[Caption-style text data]
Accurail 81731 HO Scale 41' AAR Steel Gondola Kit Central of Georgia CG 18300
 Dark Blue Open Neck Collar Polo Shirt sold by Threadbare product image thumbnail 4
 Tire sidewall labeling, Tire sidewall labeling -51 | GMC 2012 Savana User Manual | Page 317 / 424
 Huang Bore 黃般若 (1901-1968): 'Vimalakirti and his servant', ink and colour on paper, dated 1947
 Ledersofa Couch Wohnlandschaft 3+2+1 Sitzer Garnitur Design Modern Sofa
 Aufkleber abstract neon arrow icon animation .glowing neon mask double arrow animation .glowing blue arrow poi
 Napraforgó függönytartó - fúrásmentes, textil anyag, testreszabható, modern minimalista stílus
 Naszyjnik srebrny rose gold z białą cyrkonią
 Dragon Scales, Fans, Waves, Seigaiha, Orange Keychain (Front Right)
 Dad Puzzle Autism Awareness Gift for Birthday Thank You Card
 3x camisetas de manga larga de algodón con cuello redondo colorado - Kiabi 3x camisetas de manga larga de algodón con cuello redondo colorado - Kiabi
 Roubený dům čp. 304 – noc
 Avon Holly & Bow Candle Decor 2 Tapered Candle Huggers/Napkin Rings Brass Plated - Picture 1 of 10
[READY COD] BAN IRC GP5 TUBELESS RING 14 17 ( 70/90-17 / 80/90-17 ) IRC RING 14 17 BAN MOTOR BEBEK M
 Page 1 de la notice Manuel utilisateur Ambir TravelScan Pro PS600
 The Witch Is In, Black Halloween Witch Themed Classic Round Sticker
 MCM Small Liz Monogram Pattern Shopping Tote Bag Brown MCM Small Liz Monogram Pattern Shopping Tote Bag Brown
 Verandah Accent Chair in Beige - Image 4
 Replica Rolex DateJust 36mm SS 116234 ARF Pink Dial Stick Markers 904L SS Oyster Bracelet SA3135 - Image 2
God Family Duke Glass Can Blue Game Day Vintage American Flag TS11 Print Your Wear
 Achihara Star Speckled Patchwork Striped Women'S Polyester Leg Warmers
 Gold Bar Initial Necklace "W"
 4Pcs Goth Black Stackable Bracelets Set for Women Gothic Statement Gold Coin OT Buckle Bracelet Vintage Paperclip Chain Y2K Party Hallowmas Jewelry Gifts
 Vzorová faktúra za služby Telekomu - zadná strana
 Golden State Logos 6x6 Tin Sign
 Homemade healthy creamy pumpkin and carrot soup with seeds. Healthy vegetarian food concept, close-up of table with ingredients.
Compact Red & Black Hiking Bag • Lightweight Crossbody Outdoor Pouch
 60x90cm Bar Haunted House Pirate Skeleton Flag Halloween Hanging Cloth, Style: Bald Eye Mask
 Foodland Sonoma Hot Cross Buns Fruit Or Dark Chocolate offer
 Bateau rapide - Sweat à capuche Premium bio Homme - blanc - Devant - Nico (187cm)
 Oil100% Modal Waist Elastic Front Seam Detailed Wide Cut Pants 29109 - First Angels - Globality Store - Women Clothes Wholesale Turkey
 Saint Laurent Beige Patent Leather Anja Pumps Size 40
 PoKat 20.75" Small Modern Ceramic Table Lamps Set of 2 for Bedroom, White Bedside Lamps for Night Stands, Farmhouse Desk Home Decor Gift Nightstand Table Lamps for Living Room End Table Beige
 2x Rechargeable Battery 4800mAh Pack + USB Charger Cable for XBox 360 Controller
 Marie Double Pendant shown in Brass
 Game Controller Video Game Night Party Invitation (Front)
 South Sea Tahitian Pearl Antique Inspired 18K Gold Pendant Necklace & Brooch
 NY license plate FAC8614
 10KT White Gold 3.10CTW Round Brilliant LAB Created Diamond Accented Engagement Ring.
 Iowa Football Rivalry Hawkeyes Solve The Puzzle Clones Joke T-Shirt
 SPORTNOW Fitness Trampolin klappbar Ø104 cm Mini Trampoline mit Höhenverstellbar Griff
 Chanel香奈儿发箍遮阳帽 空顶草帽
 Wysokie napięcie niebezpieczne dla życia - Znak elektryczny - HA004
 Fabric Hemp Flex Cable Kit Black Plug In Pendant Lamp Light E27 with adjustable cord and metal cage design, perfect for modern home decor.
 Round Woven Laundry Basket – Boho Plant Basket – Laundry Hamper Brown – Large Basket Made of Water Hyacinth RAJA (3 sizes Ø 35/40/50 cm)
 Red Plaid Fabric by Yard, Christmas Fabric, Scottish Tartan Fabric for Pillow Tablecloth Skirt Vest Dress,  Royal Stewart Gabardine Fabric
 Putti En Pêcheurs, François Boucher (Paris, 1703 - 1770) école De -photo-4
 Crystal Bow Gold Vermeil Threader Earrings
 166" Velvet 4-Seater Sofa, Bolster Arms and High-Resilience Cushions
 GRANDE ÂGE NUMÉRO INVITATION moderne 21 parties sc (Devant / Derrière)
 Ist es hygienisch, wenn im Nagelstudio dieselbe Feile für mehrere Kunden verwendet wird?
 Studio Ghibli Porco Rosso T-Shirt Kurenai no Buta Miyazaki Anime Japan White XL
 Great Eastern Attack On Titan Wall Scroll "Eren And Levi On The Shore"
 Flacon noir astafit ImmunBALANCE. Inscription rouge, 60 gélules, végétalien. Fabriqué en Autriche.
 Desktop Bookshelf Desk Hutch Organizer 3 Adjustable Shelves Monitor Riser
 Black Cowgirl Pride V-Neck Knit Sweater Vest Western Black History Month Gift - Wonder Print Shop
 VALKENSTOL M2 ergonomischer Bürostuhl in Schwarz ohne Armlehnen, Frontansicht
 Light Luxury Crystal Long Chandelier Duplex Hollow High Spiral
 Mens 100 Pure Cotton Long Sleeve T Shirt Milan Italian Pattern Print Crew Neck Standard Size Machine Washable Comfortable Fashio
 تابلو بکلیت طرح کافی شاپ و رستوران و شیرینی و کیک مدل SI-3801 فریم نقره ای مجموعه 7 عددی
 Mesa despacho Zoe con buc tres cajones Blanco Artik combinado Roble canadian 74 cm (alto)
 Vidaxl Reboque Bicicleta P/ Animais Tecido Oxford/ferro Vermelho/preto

WORK ITEM - The records must be reproduced in full. Nothing should differ.

COMPLETED TASK -
Accurail 81731 HO Scale 41' AAR Steel Gondola Kit Central of Georgia CG 18300
 Dark Blue Open Neck Collar Polo Shirt sold by Threadbare product image thumbnail 4
 Tire sidewall labeling, Tire sidewall labeling -51 | GMC 2012 Savana User Manual | Page 317 / 424
 Huang Bore 黃般若 (1901-1968): 'Vimalakirti and his servant', ink and colour on paper, dated 1947
 Ledersofa Couch Wohnlandschaft 3+2+1 Sitzer Garnitur Design Modern Sofa
 Aufkleber abstract neon arrow icon animation .glowing neon mask double arrow animation .glowing blue arrow poi
 Napraforgó függönytartó - fúrásmentes, textil anyag, testreszabható, modern minimalista stílus
 Naszyjnik srebrny rose gold z białą cyrkonią
 Dragon Scales, Fans, Waves, Seigaiha, Orange Keychain (Front Right)
 Dad Puzzle Autism Awareness Gift for Birthday Thank You Card
 3x camisetas de manga larga de algodón con cuello redondo colorado - Kiabi 3x camisetas de manga larga de algodón con cuello redondo colorado - Kiabi
 Roubený dům čp. 304 – noc
 Avon Holly & Bow Candle Decor 2 Tapered Candle Huggers/Napkin Rings Brass Plated - Picture 1 of 10
[READY COD] BAN IRC GP5 TUBELESS RING 14 17 ( 70/90-17 / 80/90-17 ) IRC RING 14 17 BAN MOTOR BEBEK M
 Page 1 de la notice Manuel utilisateur Ambir TravelScan Pro PS600
 The Witch Is In, Black Halloween Witch Themed Classic Round Sticker
 MCM Small Liz Monogram Pattern Shopping Tote Bag Brown MCM Small Liz Monogram Pattern Shopping Tote Bag Brown
 Verandah Accent Chair in Beige - Image 4
 Replica Rolex DateJust 36mm SS 116234 ARF Pink Dial Stick Markers 904L SS Oyster Bracelet SA3135 - Image 2
God Family Duke Glass Can Blue Game Day Vintage American Flag TS11 Print Your Wear
 Achihara Star Speckled Patchwork Striped Women'S Polyester Leg Warmers
 Gold Bar Initial Necklace "W"
 4Pcs Goth Black Stackable Bracelets Set for Women Gothic Statement Gold Coin OT Buckle Bracelet Vintage Paperclip Chain Y2K Party Hallowmas Jewelry Gifts
 Vzorová faktúra za služby Telekomu - zadná strana
 Golden State Logos 6x6 Tin Sign
 Homemade healthy creamy pumpkin and carrot soup with seeds. Healthy vegetarian food concept, close-up of table with ingredients.
Compact Red & Black Hiking Bag • Lightweight Crossbody Outdoor Pouch
 60x90cm Bar Haunted House Pirate Skeleton Flag Halloween Hanging Cloth, Style: Bald Eye Mask
 Foodland Sonoma Hot Cross Buns Fruit Or Dark Chocolate offer
 Bateau rapide - Sweat à capuche Premium bio Homme - blanc - Devant - Nico (187cm)
 Oil100% Modal Waist Elastic Front Seam Detailed Wide Cut Pants 29109 - First Angels - Globality Store - Women Clothes Wholesale Turkey
 Saint Laurent Beige Patent Leather Anja Pumps Size 40
 PoKat 20.75" Small Modern Ceramic Table Lamps Set of 2 for Bedroom, White Bedside Lamps for Night Stands, Farmhouse Desk Home Decor Gift Nightstand Table Lamps for Living Room End Table Beige
 2x Rechargeable Battery 4800mAh Pack + USB Charger Cable for XBox 360 Controller
 Marie Double Pendant shown in Brass
 Game Controller Video Game Night Party Invitation (Front)
 South Sea Tahitian Pearl Antique Inspired 18K Gold Pendant Necklace & Brooch
 NY license plate FAC8614
 10KT White Gold 3.10CTW Round Brilliant LAB Created Diamond Accented Engagement Ring.
 Iowa Football Rivalry Hawkeyes Solve The Puzzle Clones Joke T-Shirt
 SPORTNOW Fitness Trampolin klappbar Ø104 cm Mini Trampoline mit Höhenverstellbar Griff
 Chanel香奈儿发箍遮阳帽 空顶草帽
 Wysokie napięcie niebezpieczne dla życia - Znak elektryczny - HA004
 Fabric Hemp Flex Cable Kit Black Plug In Pendant Lamp Light E27 with adjustable cord and metal cage design, perfect for modern home decor.
 Round Woven Laundry Basket – Boho Plant Basket – Laundry Hamper Brown – Large Basket Made of Water Hyacinth RAJA (3 sizes Ø 35/40/50 cm)
 Red Plaid Fabric by Yard, Christmas Fabric, Scottish Tartan Fabric for Pillow Tablecloth Skirt Vest Dress,  Royal Stewart Gabardine Fabric
 Putti En Pêcheurs, François Boucher (Paris, 1703 - 1770) école De -photo-4
 Crystal Bow Gold Vermeil Threader Earrings
 166" Velvet 4-Seater Sofa, Bolster Arms and High-Resilience Cushions
 GRANDE ÂGE NUMÉRO INVITATION moderne 21 parties sc (Devant / Derrière)
 Ist es hygienisch, wenn im Nagelstudio dieselbe Feile für mehrere Kunden verwendet wird?
 Studio Ghibli Porco Rosso T-Shirt Kurenai no Buta Miyazaki Anime Japan White XL
 Great Eastern Attack On Titan Wall Scroll "Eren And Levi On The Shore"
 Flacon noir astafit ImmunBALANCE. Inscription rouge, 60 gélules, végétalien. Fabriqué en Autriche.
 Desktop Bookshelf Desk Hutch Organizer 3 Adjustable Shelves Monitor Riser
 Black Cowgirl Pride V-Neck Knit Sweater Vest Western Black History Month Gift - Wonder Print Shop
 VALKENSTOL M2 ergonomischer Bürostuhl in Schwarz ohne Armlehnen, Frontansicht
 Light Luxury Crystal Long Chandelier Duplex Hollow High Spiral
 Mens 100 Pure Cotton Long Sleeve T Shirt Milan Italian Pattern Print Crew Neck Standard Size Machine Washable Comfortable Fashio
 تابلو بکلیت طرح کافی شاپ و رستوران و شیرینی و کیک مدل SI-3801 فریم نقره ای مجموعه 7 عددی
 Mesa despacho Zoe con buc tres cajones Blanco Artik combinado Roble canadian 74 cm (alto)
 Vidaxl Reboque Bicicleta P/ Animais Tecido Oxford/ferro Vermelho/preto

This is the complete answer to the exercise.